今回の課題
1 > iPadワークショップの記事から、「直感的な操作性に優れているi」から「を再生できる文書作成アプリ「Pages」」までを、両端の語句も含めてそのまま引用してください。
2 > 次の(a)〜(c)がiPadワークショップの記事の内容と合っているか、それぞれ「はい」か「いいえ」で答え、決め手となる記事の言葉をそのまま引用してください。
(a) イベントは2024年6月29日に三重県津市のプラザ洞津で開かれた。
(b) ワークショップで扱われたアプリは有料のものだった。
(c) 研修に集まった教員は100名だった。
3 > iPadワークショップの記事の続きを、最後の文のあとから書き進めてください。

本文

トピック

こんなiPadの使い方があったとは! 基本アプリで授業の幅を広げるクリエイティブなワークショップ

〜iPad User’s Salon @三重

iPad User’s Salon@三重 第3回大会

直感的な操作性に優れているiPad。GIGAスクール構想でも多くの自治体が採用し現場での活用も進んでいるが、授業改善をさらに発展させるにはどのような使い方ができるだろうか。

iPadの教育現場での活用ヒントを得られる「iPad User’s Salon@三重 第3回大会」が2024年6月29日に三重県津市のプラザ洞津で開かれた。地域の教員40名が集まった教員研修の内容を紹介しよう。

iPadの教育活用を広げるiOSコンソーシアムによるイベント

「iPad User's Salon」とは、iPadによる学びを次の段階に発展させることを目的とした活動で、教育者と企業のコミュニティ形成を担う一般社団法人iOSコンソーシアムが主催している。地域ごとに支部も設けられており、クローズドなイベントも開催。最新の実践事例を共有したり、課題を相談したりと学校現場のiPad活用に欠かせない情報収集やつながりの場を提供している。

今回のイベントは、三重県を中心とした東海地方の教職員向けに、アップルから研修講師として認定を受けた教員がワークショップを実施した。扱われたのは、Pages、Keynote、iMovie、GarageBand、NumbersというiPadの基本アプリで無料で使えるもの。初めて使う人にも、使ったことがある人にも授業の幅を広げるきっかけになるようなワークショップが展開された。

写真左より)瀬戸SOLAN学園初等部 反田任先生・大崎貢先生、iOSコンソーシアム顧問/近畿大学附属高等学校の乾武司先生、近畿大学附属小学校の外山宏行先生、福岡教育大学大学院の中西一雄先生。「iPad User’s Salon@三重 第3回大会」はiOSコンソーシアム主催(事務局:教育産業株式会社/EduOps研究所)で開催された

デザイン性のある学級通信、見せたいYouTubeだけを再生できる文書作成アプリ「Pages」

瀬戸SOLAN学園初等部 反田任先生

はじめは文書作成アプリ「Pages」から。講師は瀬戸SOLAN学園初等部の反田任先生。Pagesは文書作成アプリとして、レイアウトやデザインが直感的に操作しやすい特徴がある。反田先生はその例として、写真を任意の図形でマスクする手順を紹介した。

写真が丸の図形で切り抜かれると参加者からは「おぉ〜」という反応が上がり、それぞれ自分の好きな図形で写真の切り抜きを試した。「これを覚えると、学級通信などで使っていただけると思います」と反田先生はアドバイス。写真は四角いまま使ってしまうことが多いが、こうして簡単に切り抜きで変化をつけられることで見せたい部分も強調しやすい。

未加工の資料
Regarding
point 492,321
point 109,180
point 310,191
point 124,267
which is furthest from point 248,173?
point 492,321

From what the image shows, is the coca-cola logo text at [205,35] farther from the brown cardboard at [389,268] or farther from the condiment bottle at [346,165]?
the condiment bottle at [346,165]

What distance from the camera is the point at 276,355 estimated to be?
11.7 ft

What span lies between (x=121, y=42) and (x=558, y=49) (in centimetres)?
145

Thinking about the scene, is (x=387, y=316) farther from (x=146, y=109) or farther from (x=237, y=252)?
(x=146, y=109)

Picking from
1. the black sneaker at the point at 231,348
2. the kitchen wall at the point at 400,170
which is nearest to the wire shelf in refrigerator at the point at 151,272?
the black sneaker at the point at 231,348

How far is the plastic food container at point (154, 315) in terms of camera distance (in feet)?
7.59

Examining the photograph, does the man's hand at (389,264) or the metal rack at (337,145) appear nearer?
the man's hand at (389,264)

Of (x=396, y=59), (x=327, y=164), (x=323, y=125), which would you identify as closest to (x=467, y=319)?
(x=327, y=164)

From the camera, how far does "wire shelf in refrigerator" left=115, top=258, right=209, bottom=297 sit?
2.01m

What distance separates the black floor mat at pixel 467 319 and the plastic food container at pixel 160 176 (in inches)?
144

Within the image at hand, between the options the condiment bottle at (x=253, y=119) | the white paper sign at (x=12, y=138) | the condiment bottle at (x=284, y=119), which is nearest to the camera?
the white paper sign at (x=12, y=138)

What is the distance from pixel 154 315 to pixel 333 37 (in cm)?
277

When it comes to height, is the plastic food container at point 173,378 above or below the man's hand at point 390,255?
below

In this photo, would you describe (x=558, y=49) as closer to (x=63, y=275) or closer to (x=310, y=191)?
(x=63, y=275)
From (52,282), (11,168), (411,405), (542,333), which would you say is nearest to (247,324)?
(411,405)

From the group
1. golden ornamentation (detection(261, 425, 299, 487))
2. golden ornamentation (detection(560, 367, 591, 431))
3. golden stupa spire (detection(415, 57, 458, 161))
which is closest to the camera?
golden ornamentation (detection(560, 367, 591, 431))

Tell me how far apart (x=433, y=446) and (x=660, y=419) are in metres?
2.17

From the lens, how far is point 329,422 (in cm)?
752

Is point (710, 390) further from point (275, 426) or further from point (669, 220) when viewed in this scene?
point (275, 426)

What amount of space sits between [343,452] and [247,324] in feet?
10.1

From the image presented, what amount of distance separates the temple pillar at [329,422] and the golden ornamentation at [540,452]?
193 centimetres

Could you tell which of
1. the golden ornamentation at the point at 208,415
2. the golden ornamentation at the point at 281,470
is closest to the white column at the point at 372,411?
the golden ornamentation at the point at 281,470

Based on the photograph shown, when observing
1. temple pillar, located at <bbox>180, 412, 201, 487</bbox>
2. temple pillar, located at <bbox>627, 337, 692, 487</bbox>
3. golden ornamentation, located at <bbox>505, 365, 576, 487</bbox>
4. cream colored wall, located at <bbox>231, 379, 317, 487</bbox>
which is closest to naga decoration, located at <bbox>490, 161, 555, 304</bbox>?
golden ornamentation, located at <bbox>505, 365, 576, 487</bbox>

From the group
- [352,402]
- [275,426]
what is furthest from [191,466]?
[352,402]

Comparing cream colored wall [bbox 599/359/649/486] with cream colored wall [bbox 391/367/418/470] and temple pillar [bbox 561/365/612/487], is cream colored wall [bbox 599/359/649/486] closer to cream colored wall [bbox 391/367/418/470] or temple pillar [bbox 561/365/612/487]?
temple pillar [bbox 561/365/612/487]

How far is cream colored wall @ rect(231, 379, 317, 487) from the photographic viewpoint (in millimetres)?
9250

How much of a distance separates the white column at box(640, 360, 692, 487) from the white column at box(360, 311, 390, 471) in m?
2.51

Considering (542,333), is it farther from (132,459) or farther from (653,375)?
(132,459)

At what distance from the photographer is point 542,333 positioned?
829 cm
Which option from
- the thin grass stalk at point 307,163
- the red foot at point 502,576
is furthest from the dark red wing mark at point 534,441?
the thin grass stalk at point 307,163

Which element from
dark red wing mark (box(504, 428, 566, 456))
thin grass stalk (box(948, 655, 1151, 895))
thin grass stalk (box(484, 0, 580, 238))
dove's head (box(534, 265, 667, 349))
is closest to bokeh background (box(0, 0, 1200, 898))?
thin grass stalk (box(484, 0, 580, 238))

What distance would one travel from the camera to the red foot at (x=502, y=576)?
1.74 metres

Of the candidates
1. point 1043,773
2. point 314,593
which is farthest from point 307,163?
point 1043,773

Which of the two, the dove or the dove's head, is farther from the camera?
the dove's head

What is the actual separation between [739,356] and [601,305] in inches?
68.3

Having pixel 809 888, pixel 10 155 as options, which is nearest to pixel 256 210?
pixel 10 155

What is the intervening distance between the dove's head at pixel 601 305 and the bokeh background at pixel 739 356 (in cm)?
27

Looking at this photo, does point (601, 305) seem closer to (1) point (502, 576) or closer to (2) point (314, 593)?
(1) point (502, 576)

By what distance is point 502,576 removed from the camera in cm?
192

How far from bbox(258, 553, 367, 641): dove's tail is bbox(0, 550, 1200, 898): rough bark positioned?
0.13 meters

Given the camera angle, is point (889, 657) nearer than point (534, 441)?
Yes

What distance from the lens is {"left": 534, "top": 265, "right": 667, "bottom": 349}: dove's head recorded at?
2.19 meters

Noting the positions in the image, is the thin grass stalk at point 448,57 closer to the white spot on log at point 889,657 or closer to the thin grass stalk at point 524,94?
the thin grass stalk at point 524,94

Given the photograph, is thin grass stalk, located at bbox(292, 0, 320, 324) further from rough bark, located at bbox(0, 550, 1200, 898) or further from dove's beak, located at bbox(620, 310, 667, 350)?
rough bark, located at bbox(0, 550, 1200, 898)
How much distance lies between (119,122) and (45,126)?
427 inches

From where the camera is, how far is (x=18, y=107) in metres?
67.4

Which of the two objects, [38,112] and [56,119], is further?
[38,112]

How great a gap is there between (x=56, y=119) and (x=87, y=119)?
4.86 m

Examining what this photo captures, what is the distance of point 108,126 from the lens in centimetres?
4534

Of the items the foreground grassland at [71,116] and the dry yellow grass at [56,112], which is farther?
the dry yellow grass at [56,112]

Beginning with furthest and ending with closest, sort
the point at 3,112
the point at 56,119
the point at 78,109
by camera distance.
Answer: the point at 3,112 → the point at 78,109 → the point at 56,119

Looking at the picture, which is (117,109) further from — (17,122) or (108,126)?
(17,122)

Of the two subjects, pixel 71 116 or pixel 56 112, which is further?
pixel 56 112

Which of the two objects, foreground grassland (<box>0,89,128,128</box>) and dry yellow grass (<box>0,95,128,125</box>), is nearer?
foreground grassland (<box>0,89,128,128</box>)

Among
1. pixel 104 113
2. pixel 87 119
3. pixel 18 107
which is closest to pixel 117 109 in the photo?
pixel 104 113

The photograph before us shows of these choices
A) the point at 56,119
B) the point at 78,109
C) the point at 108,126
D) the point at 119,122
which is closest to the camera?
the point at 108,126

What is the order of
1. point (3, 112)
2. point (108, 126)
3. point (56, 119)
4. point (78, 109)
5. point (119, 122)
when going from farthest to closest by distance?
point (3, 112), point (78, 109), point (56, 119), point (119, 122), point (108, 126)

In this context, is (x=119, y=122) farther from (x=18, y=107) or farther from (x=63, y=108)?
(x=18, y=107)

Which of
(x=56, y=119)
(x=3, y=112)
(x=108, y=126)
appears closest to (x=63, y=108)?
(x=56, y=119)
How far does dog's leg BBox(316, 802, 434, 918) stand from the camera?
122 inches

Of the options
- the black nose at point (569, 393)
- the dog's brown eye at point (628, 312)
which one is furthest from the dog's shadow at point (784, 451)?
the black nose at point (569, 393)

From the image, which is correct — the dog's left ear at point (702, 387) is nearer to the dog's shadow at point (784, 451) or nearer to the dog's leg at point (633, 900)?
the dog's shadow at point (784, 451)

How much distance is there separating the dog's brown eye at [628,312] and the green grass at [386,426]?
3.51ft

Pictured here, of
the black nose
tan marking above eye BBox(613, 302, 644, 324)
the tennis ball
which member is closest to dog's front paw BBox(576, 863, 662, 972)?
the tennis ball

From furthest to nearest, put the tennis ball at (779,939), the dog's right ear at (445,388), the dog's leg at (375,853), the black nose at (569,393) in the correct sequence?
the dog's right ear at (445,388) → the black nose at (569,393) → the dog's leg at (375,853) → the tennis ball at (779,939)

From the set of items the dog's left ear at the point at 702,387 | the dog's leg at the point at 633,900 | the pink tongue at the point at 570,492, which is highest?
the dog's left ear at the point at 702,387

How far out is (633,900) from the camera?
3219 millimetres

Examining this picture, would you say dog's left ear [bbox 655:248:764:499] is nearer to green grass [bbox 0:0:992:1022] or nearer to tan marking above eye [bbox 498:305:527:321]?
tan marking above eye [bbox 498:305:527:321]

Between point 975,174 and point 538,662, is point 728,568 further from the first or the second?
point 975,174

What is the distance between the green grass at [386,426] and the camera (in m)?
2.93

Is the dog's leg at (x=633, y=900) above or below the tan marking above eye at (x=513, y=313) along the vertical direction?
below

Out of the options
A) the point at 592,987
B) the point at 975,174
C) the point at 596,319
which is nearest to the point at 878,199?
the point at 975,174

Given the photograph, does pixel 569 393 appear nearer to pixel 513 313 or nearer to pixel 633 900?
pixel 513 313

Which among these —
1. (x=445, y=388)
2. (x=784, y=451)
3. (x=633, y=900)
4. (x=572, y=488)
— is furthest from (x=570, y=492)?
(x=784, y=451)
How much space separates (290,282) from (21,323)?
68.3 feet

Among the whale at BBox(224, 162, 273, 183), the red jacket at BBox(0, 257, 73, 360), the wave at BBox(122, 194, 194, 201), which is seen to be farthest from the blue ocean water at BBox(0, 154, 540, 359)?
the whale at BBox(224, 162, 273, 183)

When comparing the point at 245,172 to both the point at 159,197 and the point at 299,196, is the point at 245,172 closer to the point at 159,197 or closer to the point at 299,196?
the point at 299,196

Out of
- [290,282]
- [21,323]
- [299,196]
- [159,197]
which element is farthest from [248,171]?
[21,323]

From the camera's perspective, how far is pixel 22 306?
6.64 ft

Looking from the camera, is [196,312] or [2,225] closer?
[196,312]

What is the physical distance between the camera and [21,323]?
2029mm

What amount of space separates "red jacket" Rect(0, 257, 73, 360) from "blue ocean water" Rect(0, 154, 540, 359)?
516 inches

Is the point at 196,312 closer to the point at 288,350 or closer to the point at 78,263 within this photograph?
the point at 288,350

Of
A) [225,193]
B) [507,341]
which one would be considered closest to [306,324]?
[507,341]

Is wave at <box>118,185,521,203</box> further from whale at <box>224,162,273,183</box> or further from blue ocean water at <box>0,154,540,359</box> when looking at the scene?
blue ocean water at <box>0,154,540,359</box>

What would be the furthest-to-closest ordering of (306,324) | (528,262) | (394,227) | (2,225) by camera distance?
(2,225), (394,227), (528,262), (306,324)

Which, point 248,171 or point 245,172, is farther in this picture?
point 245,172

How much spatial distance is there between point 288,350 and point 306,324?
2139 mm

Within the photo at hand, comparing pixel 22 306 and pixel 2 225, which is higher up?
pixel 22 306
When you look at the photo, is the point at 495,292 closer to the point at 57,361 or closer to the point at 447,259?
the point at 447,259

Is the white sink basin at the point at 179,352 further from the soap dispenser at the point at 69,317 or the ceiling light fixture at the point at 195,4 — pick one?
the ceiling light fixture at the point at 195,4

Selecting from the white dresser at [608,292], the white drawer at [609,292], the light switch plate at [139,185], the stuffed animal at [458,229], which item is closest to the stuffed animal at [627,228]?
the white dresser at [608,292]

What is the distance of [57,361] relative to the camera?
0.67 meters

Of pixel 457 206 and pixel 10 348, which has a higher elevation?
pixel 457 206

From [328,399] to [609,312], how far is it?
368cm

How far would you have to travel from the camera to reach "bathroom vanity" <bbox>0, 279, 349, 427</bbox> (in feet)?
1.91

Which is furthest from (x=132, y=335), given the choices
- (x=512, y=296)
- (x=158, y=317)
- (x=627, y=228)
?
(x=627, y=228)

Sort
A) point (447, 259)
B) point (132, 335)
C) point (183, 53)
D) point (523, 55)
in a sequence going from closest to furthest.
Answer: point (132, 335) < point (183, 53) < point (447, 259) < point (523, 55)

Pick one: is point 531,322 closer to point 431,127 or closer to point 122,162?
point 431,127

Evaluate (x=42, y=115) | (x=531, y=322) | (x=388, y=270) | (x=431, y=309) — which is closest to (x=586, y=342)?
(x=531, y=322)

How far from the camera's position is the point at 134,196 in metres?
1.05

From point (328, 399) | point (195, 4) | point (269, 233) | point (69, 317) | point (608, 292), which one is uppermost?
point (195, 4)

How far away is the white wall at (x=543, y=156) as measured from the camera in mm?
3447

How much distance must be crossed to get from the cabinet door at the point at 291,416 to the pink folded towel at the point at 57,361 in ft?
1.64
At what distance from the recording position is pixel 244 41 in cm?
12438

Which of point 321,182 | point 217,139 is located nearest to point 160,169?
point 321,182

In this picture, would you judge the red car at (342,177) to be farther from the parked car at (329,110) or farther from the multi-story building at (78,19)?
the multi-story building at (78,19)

最終結果
1 >
直感的な操作性に優れているiPad。GIGAスクール構想でも多くの自治体が採用し現場での活用も進んでいるが、授業改善をさらに発展させるにはどのような使い方ができるだろうか。

iPadの教育現場での活用ヒントを得られる「iPad User’s Salon@三重 第3回大会」が2024年6月29日に三重県津市のプラザ洞津で開かれた。地域の教員40名が集まった教員研修の内容を紹介しよう。

iPadの教育活用を広げるiOSコンソーシアムによるイベント

「iPad User's Salon」とは、iPadによる学びを次の段階に発展させることを目的とした活動で、教育者と企業のコミュニティ形成を担う一般社団法人iOSコンソーシアムが主催している。地域ごとに支部も設けられており、クローズドなイベントも開催。最新の実践事例を共有したり、課題を相談したりと学校現場のiPad活用に欠かせない情報収集やつながりの場を提供している。

今回のイベントは、三重県を中心とした東海地方の教職員向けに、アップルから研修講師として認定を受けた教員がワークショップを実施した。扱われたのは、Pages、Keynote、iMovie、GarageBand、NumbersというiPadの基本アプリで無料で使えるもの。初めて使う人にも、使ったことがある人にも授業の幅を広げるきっかけになるようなワークショップが展開された。

写真左より)瀬戸SOLAN学園初等部 反田任先生・大崎貢先生、iOSコンソーシアム顧問/近畿大学附属高等学校の乾武司先生、近畿大学附属小学校の外山宏行先生、福岡教育大学大学院の中西一雄先生。「iPad User’s Salon@三重 第3回大会」はiOSコンソーシアム主催(事務局:教育産業株式会社/EduOps研究所)で開催された

デザイン性のある学級通信、見せたいYouTubeだけを再生できる文書作成アプリ「Pages」

2 >
(a) はい。「2024年6月29日に三重県津市のプラザ洞津で開かれた」
(b) いいえ。「iPadの基本アプリで無料で使えるもの」
(c) いいえ。「地域の教員40名が集まった」

3 >
撮影した写真の上に好きな図形を重ねてマスクすることで切り抜くことができる

とはいえ忙しい中、いちから学級通信などの文書を作るのはなかなか手間がかかる。そこで便利なのが、Pagesに用意されている豊富なデザインのテンプレートだ。反田先生は、テキストを書き変えたり写真を差し替えたりするだけで手軽にデザインの整った文書を仕上げられることを紹介した。

Pagesに用意されている学級通信のテンプレート。テキストや画像を変えるだけでデザイン性の高い学級通信が出来上がる

また、Pagesはオンラインで閲覧することを前提とした機能にも優れていて、「Webビデオ」を挿入してYouTubeなどの動画URLを指定すると、Pages上に動画を埋め込むことができる。動画はPages上で再生できるので、授業の配付資料などにも便利だ。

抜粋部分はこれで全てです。